Entrelaçados, por Lais Castro, para Projeto de Arte Postal em Rosário, Argentina
Através de contatos com alguns artistas, tenho observado ultimamente que estão em andamento projetos de arte postal em várias partes do mundo, inclusive, eu venho encaminhando trabalhos para alguns deles. Assim sendo, resolvi  relembrar aqui como tudo isso começou e porque artistas continuam se valendo dessa modalidade de intercâmbio de arte.
Segundo pude observar, foi a partir do americano Raymond Edward Johnson, conhecido como Ray Johnson (1927-1995) que se originou a arte postal, com a criação da New York Correspondence School, em 1962-63. Até então não havia nenhuma menção específica para a arte correio.  Esta escola nunca reivindicou ser uma inovação, porém as atividades nela iniciadas continuam em vigor há mais de 40 anos.

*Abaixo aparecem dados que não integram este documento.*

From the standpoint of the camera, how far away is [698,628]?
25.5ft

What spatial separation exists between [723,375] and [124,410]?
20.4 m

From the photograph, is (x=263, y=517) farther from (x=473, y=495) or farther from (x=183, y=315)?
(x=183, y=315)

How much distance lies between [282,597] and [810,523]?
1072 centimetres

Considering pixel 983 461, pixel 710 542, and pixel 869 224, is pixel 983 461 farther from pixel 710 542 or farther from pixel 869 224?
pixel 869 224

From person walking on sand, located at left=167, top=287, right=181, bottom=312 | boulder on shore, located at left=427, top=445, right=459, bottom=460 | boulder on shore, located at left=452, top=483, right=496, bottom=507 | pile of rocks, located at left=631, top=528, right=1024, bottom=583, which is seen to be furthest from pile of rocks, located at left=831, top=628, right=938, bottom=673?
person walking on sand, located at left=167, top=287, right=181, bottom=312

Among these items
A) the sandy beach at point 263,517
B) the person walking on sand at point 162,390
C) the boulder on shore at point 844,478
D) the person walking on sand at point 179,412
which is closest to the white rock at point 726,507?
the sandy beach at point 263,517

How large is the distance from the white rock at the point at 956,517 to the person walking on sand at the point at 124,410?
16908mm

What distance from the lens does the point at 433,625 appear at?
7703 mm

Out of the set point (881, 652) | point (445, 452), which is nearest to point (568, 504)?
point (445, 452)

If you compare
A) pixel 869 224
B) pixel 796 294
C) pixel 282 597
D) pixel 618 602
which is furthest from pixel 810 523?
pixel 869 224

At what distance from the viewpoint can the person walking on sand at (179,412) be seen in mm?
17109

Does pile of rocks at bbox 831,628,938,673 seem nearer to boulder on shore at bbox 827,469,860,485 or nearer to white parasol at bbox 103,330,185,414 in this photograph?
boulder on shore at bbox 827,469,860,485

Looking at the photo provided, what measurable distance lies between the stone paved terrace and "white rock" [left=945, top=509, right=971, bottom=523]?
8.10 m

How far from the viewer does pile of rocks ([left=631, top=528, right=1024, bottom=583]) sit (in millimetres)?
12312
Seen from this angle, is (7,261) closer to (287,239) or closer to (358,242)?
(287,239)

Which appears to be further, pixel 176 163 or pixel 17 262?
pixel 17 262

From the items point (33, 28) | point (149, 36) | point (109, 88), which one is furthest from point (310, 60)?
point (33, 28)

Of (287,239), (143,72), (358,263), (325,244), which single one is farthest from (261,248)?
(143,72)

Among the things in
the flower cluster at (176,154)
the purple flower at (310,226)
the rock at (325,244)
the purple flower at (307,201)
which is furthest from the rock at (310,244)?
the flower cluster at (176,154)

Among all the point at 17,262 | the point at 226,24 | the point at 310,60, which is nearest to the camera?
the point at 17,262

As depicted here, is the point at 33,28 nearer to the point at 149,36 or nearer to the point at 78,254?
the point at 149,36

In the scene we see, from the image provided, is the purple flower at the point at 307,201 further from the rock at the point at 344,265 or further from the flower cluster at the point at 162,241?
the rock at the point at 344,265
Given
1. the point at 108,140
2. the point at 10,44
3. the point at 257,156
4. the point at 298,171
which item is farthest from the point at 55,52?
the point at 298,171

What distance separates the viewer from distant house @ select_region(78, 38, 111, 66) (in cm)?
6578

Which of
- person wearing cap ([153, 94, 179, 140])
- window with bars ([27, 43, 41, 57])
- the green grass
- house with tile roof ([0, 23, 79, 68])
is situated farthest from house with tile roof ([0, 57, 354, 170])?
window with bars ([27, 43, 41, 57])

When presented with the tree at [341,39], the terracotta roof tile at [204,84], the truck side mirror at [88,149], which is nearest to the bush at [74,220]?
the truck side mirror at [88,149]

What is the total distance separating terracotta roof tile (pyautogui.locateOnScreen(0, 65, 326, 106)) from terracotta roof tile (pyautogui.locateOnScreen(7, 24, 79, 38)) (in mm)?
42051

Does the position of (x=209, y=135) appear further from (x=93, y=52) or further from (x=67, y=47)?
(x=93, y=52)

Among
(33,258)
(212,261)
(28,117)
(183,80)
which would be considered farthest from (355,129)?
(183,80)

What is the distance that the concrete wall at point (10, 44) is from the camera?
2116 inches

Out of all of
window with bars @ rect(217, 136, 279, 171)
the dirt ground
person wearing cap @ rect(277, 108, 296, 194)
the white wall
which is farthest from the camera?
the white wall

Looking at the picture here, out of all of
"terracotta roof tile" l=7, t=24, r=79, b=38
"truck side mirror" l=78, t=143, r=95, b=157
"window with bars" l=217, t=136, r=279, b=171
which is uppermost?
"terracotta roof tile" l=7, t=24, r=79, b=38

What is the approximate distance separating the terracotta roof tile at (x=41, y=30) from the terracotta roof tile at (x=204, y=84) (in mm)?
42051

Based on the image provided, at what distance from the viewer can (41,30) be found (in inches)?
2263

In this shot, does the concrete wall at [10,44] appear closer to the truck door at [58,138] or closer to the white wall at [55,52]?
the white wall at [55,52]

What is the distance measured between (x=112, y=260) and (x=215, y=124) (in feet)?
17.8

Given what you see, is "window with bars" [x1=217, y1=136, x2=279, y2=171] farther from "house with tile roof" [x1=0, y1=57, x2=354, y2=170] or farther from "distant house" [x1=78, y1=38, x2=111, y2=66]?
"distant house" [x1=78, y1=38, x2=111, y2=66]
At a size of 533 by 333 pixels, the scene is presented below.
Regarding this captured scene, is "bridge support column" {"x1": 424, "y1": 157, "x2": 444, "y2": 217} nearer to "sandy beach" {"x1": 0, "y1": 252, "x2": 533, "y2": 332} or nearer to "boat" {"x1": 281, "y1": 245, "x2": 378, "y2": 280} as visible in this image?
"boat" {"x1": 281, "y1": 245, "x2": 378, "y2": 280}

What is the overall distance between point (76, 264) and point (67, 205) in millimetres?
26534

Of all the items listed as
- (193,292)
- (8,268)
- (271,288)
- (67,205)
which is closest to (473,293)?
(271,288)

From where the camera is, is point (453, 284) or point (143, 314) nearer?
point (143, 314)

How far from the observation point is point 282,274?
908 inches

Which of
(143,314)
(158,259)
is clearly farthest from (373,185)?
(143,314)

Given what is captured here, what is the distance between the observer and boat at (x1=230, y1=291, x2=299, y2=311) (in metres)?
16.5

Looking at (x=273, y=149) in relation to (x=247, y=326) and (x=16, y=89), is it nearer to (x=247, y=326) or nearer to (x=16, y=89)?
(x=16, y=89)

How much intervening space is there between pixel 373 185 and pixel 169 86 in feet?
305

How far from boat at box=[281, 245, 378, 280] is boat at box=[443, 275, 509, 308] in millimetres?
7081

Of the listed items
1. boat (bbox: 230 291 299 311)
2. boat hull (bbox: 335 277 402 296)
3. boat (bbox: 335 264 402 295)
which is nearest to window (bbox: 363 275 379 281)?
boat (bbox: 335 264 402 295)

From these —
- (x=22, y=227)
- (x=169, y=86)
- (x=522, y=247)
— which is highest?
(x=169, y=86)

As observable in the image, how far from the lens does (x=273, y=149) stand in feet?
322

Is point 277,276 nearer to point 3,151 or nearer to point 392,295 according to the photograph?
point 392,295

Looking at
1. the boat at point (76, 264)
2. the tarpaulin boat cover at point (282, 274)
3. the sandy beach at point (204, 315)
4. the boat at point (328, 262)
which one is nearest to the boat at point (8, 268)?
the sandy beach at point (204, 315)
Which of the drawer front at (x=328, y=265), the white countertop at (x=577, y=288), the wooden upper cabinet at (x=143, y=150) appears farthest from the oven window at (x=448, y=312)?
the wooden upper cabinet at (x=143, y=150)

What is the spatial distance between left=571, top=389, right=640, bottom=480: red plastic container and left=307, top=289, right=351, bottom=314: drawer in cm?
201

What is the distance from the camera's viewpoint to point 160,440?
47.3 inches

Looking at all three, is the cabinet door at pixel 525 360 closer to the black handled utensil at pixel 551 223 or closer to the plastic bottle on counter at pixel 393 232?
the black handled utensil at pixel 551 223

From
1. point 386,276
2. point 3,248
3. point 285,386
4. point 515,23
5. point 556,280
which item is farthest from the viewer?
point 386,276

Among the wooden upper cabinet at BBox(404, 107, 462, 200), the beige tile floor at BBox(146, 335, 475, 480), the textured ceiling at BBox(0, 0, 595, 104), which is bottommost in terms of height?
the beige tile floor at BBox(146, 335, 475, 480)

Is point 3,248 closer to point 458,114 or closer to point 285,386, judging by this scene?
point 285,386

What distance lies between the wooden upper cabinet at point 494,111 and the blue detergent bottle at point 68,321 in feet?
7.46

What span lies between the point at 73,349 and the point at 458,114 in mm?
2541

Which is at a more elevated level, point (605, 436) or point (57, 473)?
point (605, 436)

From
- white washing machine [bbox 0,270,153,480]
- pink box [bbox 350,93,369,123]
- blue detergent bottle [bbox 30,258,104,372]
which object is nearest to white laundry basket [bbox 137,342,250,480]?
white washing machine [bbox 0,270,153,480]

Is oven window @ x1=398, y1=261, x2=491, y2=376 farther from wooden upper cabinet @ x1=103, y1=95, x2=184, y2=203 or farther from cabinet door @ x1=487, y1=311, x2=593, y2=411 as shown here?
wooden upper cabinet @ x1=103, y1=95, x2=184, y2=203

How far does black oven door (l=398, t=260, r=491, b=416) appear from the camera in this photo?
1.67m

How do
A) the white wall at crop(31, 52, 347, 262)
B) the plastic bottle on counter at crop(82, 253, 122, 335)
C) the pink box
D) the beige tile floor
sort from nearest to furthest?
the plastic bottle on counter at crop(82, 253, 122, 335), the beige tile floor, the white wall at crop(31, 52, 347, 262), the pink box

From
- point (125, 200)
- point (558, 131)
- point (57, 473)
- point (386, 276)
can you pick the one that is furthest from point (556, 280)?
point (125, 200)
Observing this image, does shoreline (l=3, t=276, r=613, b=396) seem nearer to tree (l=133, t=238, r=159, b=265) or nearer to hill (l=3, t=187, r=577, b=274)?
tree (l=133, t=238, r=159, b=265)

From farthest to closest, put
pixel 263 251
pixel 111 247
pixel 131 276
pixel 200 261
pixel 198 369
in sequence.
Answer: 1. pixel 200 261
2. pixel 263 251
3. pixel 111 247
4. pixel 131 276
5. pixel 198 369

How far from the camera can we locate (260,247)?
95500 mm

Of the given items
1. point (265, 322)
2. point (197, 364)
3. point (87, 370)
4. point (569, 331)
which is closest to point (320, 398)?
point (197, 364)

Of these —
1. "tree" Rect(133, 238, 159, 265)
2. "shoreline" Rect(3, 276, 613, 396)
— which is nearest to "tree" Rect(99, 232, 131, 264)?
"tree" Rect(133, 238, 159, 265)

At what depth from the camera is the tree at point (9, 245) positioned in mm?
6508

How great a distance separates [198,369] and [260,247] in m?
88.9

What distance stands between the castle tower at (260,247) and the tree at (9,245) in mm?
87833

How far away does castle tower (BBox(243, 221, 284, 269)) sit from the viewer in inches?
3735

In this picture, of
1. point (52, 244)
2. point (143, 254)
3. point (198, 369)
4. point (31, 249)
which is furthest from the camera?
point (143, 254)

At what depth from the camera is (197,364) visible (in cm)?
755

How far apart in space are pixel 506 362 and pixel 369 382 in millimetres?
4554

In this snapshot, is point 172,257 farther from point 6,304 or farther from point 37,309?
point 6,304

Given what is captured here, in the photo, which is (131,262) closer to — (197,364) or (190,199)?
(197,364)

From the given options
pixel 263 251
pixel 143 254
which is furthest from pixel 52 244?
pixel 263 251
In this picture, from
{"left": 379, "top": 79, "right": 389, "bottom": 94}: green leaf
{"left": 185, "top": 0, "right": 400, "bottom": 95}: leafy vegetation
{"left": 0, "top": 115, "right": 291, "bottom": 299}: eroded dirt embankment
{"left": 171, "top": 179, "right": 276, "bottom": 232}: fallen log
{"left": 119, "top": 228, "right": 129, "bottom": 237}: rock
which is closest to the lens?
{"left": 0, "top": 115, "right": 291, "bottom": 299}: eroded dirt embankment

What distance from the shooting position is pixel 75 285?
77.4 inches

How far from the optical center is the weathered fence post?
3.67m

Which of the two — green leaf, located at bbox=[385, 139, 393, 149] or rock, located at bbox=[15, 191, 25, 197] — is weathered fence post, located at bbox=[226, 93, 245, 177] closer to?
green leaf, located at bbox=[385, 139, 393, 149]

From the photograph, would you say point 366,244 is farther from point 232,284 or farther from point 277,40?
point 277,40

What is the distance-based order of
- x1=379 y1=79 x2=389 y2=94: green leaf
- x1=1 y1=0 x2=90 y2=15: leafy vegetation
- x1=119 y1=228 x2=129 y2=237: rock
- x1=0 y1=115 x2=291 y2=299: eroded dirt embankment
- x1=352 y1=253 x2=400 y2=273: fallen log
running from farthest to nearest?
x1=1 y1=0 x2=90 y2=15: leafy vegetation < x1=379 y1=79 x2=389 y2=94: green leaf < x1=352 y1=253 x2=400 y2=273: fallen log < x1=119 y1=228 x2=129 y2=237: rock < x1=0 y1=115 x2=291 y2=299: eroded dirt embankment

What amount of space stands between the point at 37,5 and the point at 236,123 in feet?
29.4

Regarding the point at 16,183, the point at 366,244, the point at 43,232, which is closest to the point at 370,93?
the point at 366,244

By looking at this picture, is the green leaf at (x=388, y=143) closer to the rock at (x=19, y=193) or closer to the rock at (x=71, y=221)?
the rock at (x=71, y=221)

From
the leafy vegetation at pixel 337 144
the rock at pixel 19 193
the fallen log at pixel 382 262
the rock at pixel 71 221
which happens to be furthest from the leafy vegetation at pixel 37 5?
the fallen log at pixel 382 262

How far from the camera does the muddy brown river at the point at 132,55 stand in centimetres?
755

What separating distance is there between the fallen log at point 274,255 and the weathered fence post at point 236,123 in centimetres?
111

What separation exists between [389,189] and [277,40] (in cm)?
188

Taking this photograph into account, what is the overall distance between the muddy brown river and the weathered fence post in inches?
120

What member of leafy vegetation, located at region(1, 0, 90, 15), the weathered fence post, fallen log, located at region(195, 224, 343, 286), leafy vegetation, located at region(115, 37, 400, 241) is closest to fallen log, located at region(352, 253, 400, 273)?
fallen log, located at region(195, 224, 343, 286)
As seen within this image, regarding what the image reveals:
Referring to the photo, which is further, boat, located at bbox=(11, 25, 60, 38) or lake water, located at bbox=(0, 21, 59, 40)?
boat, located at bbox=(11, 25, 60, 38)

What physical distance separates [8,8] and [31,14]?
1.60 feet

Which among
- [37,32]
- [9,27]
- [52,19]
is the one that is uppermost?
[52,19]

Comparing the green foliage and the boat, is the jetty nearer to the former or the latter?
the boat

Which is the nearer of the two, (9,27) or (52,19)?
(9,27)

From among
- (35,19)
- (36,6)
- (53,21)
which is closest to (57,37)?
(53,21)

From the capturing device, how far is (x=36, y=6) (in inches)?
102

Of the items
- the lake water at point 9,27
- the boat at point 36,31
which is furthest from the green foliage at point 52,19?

Para o artista postal, a arte é um produto de comunicação e não uma mercadoria. Caracteriza-se por ser uma forma rápida e ampla de difusão artística, com regras que foram sendo criadas no decorrer do seu desenvolvimento: as obras não são comercializadas; não existem jurados; não há premiação; não há devolução das obras; não há censura; há total liberdade de meios e suportes; todas as obras são expostas e todos os artistas recebem certificado de participação gratuitamente.
Enfim, é uma forma alternativa de distribuição livre da arte e da informação, sem fronteiras, que não se submete ao mercado da arte ou curadorias.
Vale lembrar que o artista pernambucano Paulo Bruscky foi um dos pioneiros nesse movimento da arte postal e, neste momento, está com exposição no Centro Cultural dos Correios, em Recife.